We often think that the more traditionalist Jews are in matters of religion, the more conservative they are in politics. In European countries, the Orthodox community usually followed a policy of accommodation toward the state, avoiding open opposition. Reform Jews, whose philosophy of Jewish existence was almost always identified with liberal political philosophies, nevertheless frequently pursued a policy not of accommodation, but rather of submission, to the modern state. Modernist Jews often bought political emancipation at the price of religious emancipation, but in the end paid also with slavish patriotism.
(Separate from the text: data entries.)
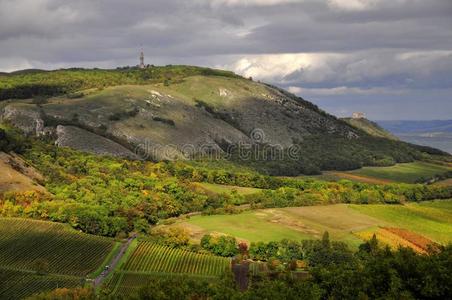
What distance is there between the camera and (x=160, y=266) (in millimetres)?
117562

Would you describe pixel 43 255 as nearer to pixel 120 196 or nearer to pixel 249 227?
pixel 120 196

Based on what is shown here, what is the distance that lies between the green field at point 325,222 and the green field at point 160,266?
13.7 m

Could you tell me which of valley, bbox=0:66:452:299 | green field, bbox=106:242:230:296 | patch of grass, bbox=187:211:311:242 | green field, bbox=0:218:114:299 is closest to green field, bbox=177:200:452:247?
patch of grass, bbox=187:211:311:242

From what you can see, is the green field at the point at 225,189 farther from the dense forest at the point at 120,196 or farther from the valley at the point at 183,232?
the dense forest at the point at 120,196

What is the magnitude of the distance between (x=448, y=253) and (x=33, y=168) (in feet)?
394

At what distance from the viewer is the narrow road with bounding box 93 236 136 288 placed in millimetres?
106494

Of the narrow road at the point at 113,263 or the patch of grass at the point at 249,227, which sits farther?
the patch of grass at the point at 249,227

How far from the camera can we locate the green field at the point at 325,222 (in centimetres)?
13975

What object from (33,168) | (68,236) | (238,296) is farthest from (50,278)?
(33,168)

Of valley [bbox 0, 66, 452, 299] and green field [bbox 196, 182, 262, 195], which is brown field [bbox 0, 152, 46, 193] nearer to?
valley [bbox 0, 66, 452, 299]

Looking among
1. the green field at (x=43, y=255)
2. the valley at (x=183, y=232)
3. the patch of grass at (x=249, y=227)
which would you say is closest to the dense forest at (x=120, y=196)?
the valley at (x=183, y=232)

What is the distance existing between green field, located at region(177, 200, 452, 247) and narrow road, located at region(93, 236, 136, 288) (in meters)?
16.0

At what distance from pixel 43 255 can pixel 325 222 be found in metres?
68.0

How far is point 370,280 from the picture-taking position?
79.3m
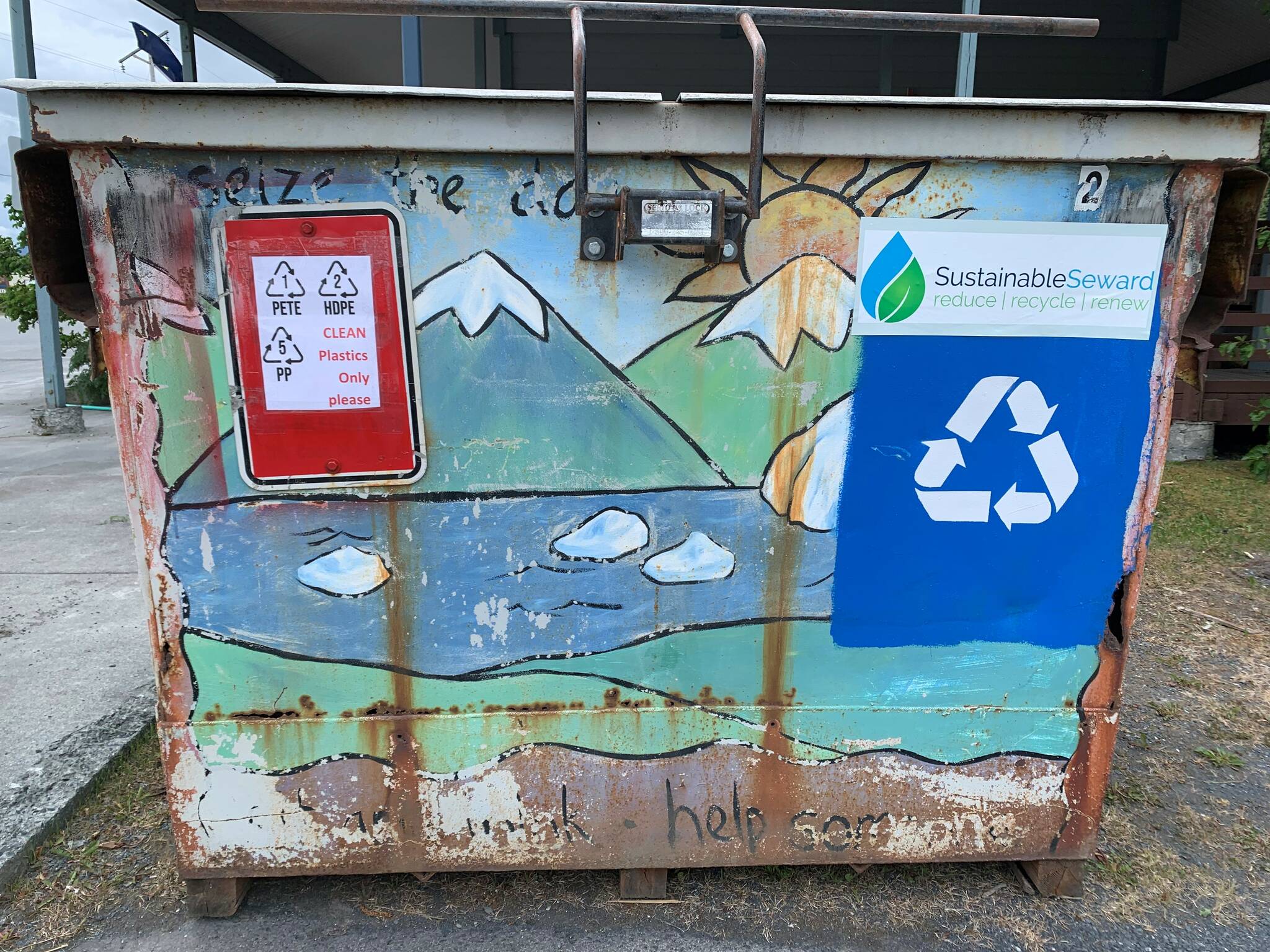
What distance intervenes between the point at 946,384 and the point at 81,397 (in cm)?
994

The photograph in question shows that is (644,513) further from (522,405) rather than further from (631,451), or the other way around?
(522,405)

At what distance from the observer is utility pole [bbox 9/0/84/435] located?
704cm

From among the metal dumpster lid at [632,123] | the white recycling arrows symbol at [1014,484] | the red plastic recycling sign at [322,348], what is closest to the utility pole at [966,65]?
the metal dumpster lid at [632,123]

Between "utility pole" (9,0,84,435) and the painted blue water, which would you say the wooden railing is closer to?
the painted blue water

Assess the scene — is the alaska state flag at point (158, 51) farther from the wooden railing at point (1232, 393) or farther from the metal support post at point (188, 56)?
the wooden railing at point (1232, 393)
No Germans were as patriotic as the Reform Jews. Similarly, American nationalism and American patriotism flourished among Reform Jews. Thus, Wise was prepared to discard from Judaism whatever he thought inappropriate to Americanism: “Whatever custom, law, doctrine or practice can be justified before the tribunal of reason, if it collides with American sentiments, is doomed to perish; and what is left, that is American Judaism, or Judaism transformed to correspond to American sentiments, feelings and thoughts.”

This passion to assimilate Judaism into Americanism provides yet another instance of the conformity of Wise's sentiments to the prevailing Protestant trend. It was during Wise's lifetime that the Protestant denominations added the finishing touches to a Christianity whose God was manifestly directing America's destiny, and who had set a providential course for America.

Among Jews, the effect of this Americanization of Judaism was to reinforce assimilatory trends and to provincialize Jewish religious culture. Here, then, was yet another way in which American Reform Judaism came to resemble American Protestantism, sharing its optimism and its identification of America as the chosen land.

1 The Union of American Hebrew Congregations, 819 pp., $10.00.

2 The Americanization of Isaac Mayer Wise, Cincinnati, 1931, 23 pp.

3 See John J. Appel, “The Trefa Banquet,” COMMENTARY, February 1966.